The content of the tag can be any valid JavaScript operators, so tags like
<%= name ? name : (lastName || 'John Doe') %> would work as intended.
<p>Hello, <%= name %>.</p>
<p>Hello, <%= 'the Most Honorable ' + name %>.</p>{
"name": "Timoth<y>"
}<p>Hello, Timoth<y>.</p>
<p>Hello, the Most Honorable Timoth<y>.</p>If your local contains preformatted HTML, you might not want to escape it. In
this case, use the <%- tag.
However, always be 100% sure the rendered local is sanitized, to prevent cross-site scripting (XSS) attacks.
<p>Hello, <%- myHtml %>.</p>
<p>Hello, <%= myHtml %>.</p>
<p>Hello, <%- myMaliciousHtml %>.</p>
<p>Hello, <%= myMaliciousHtml %>.</p>{
"myHtml": "<strong>Timothy</strong>"
, "myMaliciousHtml": "</p><script>document.write()</script><p>"
}<p>Hello, <strong>Timothy</strong>.</p>
<p>Hello, <strong>Timothy</strong>.</p>
<p>Hello, </p><script>document.write()</script><p>.</p>
<p>Hello, </p><script>document.write()</script><p>.</p>The <%# starting tag denotes that the statement is a comment that is not to
be executed or rendered in the resulting HTML.

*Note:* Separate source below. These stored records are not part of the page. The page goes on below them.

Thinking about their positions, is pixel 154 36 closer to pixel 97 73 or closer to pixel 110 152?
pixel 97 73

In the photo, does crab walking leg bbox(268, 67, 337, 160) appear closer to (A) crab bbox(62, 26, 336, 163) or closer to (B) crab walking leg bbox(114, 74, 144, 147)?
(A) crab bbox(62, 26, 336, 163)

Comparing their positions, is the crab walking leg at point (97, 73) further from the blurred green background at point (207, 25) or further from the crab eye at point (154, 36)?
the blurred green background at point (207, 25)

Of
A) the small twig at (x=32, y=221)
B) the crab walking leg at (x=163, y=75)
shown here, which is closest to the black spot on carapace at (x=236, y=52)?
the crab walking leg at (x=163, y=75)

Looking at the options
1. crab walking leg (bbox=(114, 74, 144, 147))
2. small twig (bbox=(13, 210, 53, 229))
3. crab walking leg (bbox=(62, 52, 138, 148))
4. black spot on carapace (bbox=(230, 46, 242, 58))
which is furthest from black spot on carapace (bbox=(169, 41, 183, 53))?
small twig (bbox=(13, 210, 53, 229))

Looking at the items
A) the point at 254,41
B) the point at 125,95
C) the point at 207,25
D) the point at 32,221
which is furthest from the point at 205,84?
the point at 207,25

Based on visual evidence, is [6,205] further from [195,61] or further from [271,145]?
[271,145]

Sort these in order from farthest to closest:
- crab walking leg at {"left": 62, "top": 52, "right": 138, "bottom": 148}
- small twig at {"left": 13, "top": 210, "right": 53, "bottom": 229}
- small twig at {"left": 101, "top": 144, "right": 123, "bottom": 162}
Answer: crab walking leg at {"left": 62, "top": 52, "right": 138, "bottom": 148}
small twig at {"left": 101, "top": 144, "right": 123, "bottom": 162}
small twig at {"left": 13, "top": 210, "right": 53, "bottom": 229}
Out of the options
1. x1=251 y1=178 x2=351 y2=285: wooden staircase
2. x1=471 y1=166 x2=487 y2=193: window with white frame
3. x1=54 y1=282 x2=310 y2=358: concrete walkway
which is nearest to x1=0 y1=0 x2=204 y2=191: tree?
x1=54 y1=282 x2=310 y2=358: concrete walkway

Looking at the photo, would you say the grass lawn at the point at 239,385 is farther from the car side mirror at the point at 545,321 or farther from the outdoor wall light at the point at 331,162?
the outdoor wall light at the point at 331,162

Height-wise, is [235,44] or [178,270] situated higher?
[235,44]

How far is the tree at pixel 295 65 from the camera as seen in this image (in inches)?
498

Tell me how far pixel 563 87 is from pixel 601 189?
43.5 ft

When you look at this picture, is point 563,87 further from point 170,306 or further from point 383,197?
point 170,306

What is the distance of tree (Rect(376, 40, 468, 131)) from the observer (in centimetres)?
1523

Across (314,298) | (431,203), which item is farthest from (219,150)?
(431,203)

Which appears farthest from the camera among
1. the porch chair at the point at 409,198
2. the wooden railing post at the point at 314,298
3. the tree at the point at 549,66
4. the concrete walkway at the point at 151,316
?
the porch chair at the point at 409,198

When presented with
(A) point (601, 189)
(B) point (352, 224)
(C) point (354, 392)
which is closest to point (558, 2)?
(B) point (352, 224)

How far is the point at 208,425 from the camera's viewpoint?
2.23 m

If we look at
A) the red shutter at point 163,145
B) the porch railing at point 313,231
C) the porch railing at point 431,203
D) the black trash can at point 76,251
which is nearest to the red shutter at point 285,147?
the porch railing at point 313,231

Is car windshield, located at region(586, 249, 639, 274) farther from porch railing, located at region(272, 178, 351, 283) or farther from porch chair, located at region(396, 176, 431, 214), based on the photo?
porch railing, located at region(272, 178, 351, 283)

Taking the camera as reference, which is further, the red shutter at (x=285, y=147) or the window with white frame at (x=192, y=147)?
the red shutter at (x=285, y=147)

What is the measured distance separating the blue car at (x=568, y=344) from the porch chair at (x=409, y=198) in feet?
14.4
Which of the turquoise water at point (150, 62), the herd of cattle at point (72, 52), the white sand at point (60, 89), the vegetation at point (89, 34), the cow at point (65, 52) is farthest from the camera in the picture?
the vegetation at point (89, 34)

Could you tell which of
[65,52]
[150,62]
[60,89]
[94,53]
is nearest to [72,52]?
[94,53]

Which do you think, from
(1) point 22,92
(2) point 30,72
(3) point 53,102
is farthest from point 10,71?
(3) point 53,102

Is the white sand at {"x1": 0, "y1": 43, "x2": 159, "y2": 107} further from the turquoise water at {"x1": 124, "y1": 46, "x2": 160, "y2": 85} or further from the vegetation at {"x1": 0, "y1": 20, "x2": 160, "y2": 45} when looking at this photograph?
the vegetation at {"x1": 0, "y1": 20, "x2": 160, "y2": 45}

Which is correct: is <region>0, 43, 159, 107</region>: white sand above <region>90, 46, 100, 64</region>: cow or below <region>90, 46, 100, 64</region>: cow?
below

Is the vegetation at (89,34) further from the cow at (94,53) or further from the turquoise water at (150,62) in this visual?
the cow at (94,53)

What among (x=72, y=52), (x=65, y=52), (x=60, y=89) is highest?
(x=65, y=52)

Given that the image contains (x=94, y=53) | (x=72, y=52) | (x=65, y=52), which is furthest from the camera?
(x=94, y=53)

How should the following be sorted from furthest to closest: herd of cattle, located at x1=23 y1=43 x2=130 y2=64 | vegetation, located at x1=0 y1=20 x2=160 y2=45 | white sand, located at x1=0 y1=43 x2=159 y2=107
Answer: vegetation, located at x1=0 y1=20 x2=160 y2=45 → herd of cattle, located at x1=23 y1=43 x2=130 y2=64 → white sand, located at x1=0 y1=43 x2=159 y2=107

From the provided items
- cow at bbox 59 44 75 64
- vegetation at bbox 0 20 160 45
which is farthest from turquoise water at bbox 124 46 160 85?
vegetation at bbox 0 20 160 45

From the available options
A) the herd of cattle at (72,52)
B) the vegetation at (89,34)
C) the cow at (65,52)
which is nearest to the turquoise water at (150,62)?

The use of <%# might cause some useless whitespace, as illustrated by the
example below. You can trim it using the -%> ending tag.
<div>
<%# comment %>
</div>
<div>
<%# comment -%>
</div><div>
</div>
<div>
</div>Scriptlets in the <% tag allows logic to be embedded in an EJS template. You
are free to use any JavaScript syntax in this tag, and to mix JavaScript
with EJS. You can also put multiple statements in one tag.
All types of JavaScript comments are allowed, although it is preferable to use
the <%# tag for comments. For example, the following three code blocks are
equivalent, though <%# is the shortest.
<%# comment %>
<%/* comment */%>
<%// comment %>Always use brackets in loops and conditionals that involves mixing EJS template and JavaScript scriptlets. Omitting brackets might work for some statements, but the behavior is undefined and subject to change.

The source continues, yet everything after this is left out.